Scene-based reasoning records
__________________________________________________

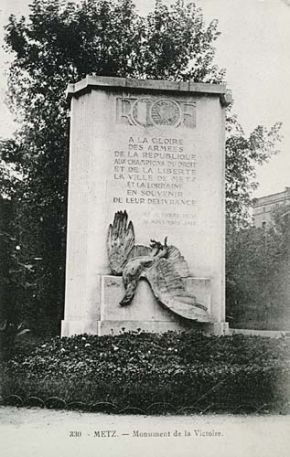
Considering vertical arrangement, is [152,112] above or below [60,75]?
below

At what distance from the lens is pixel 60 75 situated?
17.2 m

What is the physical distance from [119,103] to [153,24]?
660 centimetres

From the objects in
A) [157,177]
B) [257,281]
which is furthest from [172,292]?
[257,281]

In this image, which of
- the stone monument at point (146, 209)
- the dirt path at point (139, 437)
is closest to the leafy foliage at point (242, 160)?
the stone monument at point (146, 209)

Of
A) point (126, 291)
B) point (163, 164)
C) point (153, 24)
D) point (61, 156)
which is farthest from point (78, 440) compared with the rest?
point (153, 24)

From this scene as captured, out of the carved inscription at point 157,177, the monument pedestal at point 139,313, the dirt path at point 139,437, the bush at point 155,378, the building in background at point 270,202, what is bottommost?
the dirt path at point 139,437

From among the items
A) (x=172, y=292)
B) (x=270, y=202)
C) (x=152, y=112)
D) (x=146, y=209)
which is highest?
(x=152, y=112)

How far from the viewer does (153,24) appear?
17484mm

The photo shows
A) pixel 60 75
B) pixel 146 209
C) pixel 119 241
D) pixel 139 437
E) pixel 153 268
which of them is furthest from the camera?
pixel 60 75

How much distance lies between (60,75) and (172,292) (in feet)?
27.4

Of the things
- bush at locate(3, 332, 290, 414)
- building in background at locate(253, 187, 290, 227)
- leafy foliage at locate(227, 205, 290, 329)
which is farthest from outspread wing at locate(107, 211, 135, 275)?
building in background at locate(253, 187, 290, 227)

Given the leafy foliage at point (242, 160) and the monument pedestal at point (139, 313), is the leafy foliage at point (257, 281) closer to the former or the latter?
the leafy foliage at point (242, 160)

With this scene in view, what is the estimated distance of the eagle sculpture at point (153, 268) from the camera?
35.4ft

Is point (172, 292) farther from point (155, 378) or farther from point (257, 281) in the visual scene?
point (257, 281)
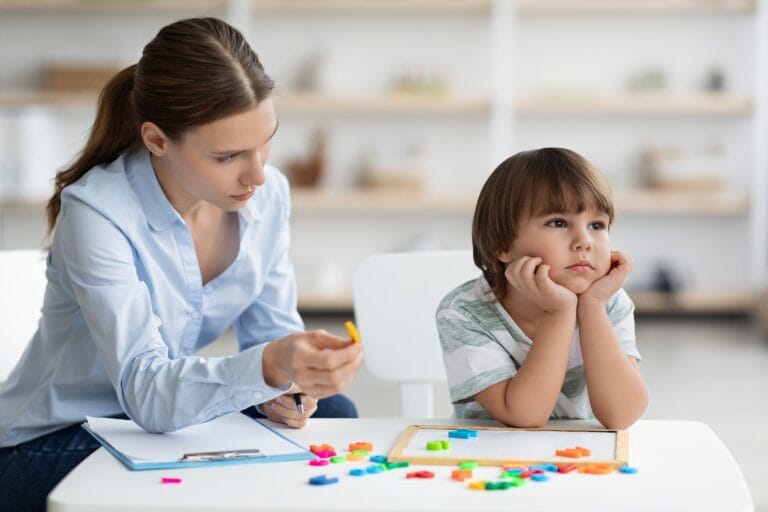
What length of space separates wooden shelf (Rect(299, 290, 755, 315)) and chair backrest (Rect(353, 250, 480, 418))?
3.36 meters

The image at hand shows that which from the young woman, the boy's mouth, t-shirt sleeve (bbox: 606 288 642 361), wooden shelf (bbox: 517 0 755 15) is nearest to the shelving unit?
wooden shelf (bbox: 517 0 755 15)

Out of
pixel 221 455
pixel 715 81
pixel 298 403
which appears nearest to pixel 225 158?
pixel 298 403

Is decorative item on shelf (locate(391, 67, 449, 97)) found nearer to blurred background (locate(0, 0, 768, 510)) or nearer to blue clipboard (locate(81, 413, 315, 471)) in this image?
blurred background (locate(0, 0, 768, 510))

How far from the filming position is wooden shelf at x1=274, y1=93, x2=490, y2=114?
5203 millimetres

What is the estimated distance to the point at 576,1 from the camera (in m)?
5.14

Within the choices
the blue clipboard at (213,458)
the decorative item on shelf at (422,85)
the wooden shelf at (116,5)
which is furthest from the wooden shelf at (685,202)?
the blue clipboard at (213,458)

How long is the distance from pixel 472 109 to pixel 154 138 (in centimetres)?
374

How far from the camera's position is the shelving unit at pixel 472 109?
5191mm

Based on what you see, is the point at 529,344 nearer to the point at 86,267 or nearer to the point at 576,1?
the point at 86,267

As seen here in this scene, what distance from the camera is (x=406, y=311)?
186cm

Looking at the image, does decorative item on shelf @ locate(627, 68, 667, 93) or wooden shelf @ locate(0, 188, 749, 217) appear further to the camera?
decorative item on shelf @ locate(627, 68, 667, 93)

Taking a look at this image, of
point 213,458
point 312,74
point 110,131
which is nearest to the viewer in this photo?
point 213,458

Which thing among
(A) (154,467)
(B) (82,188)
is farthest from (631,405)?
(B) (82,188)

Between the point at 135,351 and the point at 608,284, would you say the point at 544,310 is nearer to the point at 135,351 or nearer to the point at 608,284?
the point at 608,284
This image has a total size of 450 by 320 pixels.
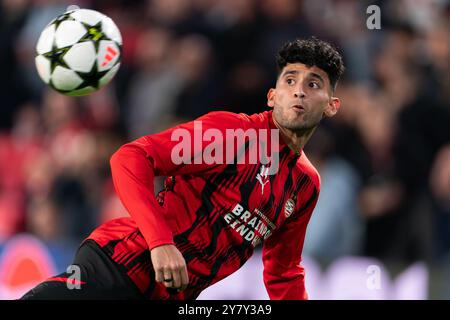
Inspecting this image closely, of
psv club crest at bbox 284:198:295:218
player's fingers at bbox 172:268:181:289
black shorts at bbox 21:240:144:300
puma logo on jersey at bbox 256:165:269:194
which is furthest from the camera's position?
psv club crest at bbox 284:198:295:218

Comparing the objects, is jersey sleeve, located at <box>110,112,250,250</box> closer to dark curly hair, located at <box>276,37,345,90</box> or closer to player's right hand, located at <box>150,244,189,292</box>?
player's right hand, located at <box>150,244,189,292</box>

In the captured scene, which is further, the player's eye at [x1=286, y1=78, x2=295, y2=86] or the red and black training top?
the player's eye at [x1=286, y1=78, x2=295, y2=86]

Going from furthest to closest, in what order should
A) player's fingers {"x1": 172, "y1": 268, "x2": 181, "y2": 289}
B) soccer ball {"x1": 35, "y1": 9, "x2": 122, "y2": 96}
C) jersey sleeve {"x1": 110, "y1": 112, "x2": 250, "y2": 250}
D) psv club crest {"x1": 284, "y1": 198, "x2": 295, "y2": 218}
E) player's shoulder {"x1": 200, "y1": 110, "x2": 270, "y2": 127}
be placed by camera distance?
soccer ball {"x1": 35, "y1": 9, "x2": 122, "y2": 96}, psv club crest {"x1": 284, "y1": 198, "x2": 295, "y2": 218}, player's shoulder {"x1": 200, "y1": 110, "x2": 270, "y2": 127}, jersey sleeve {"x1": 110, "y1": 112, "x2": 250, "y2": 250}, player's fingers {"x1": 172, "y1": 268, "x2": 181, "y2": 289}

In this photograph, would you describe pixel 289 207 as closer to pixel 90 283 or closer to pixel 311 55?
pixel 311 55

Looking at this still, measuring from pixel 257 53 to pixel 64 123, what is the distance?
2.07 meters

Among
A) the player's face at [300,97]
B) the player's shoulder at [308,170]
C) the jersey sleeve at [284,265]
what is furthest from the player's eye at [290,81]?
the jersey sleeve at [284,265]

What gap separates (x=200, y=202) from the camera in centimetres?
404

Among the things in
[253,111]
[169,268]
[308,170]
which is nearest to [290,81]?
[308,170]

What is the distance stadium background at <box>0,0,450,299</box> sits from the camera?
21.9ft

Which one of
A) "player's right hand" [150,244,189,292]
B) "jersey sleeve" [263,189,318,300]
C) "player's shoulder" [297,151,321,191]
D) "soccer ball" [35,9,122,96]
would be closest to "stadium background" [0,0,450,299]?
"jersey sleeve" [263,189,318,300]

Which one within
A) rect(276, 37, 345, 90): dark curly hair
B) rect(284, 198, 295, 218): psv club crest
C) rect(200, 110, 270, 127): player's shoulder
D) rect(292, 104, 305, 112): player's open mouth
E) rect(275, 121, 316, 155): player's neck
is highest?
rect(276, 37, 345, 90): dark curly hair

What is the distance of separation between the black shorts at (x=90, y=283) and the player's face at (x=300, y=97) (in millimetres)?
989

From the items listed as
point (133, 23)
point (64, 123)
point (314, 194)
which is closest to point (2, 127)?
point (64, 123)

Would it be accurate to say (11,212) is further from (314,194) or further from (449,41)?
(314,194)
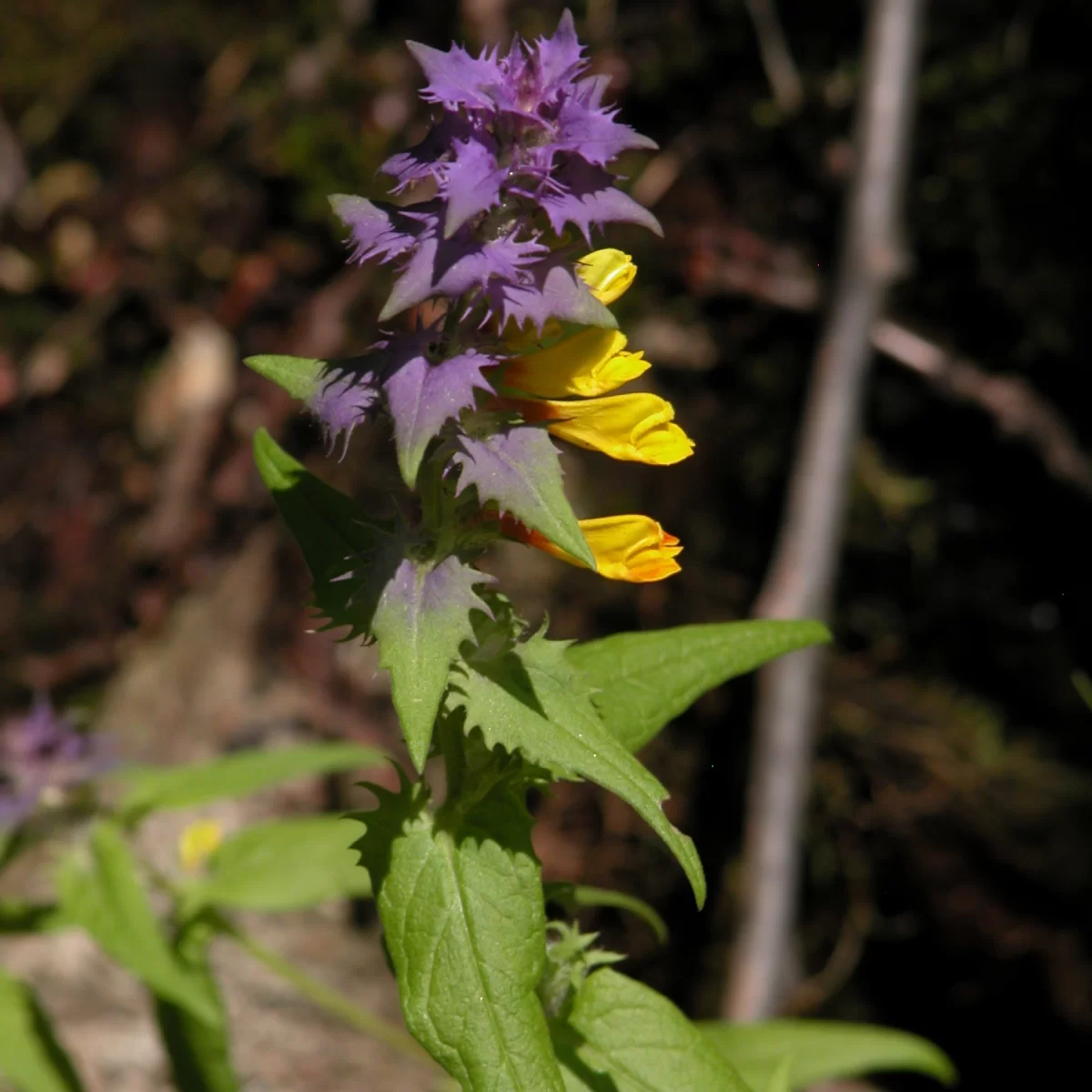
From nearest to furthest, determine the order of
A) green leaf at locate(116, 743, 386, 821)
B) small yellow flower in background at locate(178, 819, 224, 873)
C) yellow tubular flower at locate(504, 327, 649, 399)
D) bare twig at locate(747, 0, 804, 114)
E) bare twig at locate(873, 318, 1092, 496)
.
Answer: yellow tubular flower at locate(504, 327, 649, 399)
green leaf at locate(116, 743, 386, 821)
small yellow flower in background at locate(178, 819, 224, 873)
bare twig at locate(873, 318, 1092, 496)
bare twig at locate(747, 0, 804, 114)

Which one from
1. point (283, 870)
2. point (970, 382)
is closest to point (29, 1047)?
point (283, 870)

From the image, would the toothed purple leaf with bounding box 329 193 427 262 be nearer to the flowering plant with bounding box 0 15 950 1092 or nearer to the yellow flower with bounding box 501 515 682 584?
the flowering plant with bounding box 0 15 950 1092

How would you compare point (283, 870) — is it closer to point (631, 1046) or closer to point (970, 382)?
point (631, 1046)

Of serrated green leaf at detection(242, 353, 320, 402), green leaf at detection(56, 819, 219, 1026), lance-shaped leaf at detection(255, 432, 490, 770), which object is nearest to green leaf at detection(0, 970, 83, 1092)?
green leaf at detection(56, 819, 219, 1026)

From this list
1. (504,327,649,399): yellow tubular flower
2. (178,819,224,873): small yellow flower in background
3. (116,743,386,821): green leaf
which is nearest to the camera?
(504,327,649,399): yellow tubular flower

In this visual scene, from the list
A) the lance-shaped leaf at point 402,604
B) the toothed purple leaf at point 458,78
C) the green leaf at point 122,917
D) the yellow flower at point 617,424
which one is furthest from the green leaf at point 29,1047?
the toothed purple leaf at point 458,78
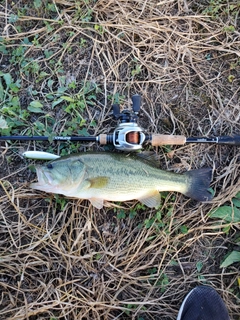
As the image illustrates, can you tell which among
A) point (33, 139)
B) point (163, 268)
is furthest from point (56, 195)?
point (163, 268)

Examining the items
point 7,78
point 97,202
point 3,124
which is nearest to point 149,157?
point 97,202

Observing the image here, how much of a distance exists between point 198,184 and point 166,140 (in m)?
0.50

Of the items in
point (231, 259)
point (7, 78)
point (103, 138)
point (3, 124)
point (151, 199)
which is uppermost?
point (7, 78)

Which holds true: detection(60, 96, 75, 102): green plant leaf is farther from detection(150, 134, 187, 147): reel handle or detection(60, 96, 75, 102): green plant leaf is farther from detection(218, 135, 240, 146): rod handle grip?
detection(218, 135, 240, 146): rod handle grip

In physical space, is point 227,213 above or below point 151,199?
below

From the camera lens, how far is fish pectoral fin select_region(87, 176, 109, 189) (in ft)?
9.64

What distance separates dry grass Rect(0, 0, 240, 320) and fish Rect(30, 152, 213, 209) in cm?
22

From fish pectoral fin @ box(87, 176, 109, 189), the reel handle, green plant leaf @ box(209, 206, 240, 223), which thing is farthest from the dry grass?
fish pectoral fin @ box(87, 176, 109, 189)

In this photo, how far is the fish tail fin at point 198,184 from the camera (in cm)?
314

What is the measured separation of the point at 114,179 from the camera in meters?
2.98

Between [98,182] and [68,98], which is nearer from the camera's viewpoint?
[98,182]

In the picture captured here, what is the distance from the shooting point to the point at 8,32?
11.0 feet

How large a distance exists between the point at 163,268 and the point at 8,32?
9.02 ft

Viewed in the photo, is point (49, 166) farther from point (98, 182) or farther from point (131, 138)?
point (131, 138)
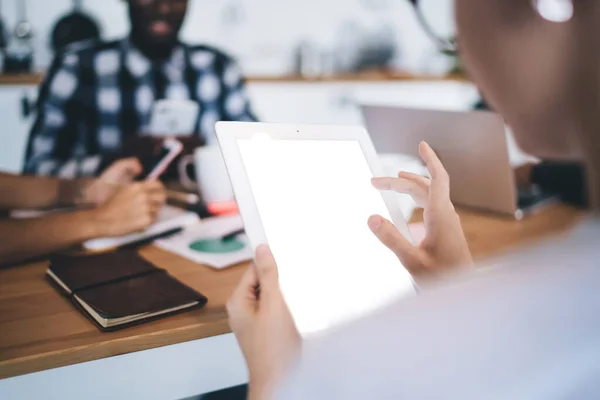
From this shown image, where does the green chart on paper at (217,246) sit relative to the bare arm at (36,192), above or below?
below

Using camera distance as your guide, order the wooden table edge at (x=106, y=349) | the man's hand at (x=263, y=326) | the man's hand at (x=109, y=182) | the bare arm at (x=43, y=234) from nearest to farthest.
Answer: the man's hand at (x=263, y=326), the wooden table edge at (x=106, y=349), the bare arm at (x=43, y=234), the man's hand at (x=109, y=182)

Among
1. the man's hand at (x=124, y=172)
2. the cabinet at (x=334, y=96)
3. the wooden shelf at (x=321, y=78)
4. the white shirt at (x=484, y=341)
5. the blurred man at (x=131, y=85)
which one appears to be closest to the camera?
the white shirt at (x=484, y=341)

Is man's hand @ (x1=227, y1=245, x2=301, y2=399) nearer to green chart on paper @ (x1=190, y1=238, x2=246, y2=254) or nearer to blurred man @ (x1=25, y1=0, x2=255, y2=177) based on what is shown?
green chart on paper @ (x1=190, y1=238, x2=246, y2=254)

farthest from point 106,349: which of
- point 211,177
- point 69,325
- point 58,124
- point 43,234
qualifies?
point 58,124

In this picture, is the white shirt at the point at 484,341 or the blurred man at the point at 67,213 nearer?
the white shirt at the point at 484,341

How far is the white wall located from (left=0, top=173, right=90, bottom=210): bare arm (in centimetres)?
164

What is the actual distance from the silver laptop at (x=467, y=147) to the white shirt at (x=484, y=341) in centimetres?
55

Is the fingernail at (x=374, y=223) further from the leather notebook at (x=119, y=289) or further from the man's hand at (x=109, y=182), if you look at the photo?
the man's hand at (x=109, y=182)

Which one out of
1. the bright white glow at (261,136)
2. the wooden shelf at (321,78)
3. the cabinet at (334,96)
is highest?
the bright white glow at (261,136)

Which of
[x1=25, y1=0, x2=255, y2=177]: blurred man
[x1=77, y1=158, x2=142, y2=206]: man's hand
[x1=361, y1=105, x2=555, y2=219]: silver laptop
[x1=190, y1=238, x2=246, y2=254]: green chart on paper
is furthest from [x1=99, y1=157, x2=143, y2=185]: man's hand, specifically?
[x1=25, y1=0, x2=255, y2=177]: blurred man

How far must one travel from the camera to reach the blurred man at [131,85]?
69.1 inches

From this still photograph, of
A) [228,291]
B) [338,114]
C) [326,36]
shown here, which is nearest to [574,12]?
[228,291]

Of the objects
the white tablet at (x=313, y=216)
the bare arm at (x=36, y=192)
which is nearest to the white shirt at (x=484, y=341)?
the white tablet at (x=313, y=216)

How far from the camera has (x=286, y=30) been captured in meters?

__________________________________________________

**The problem**
Report every line above that contains the string "further", matching case exactly.

**The result**
Looking at the image, does decorative item on shelf @ locate(627, 68, 667, 93) or wooden shelf @ locate(0, 188, 749, 217) appear further to the camera?
In the captured scene, which is further, the player's eye at [x1=286, y1=78, x2=295, y2=86] or the red and black training top?
Would it be accurate to say (11,212) is further from (314,194) or further from (449,41)?
Is the fingernail at (x=374, y=223) further from the leather notebook at (x=119, y=289) or further from the man's hand at (x=109, y=182), if you look at the photo?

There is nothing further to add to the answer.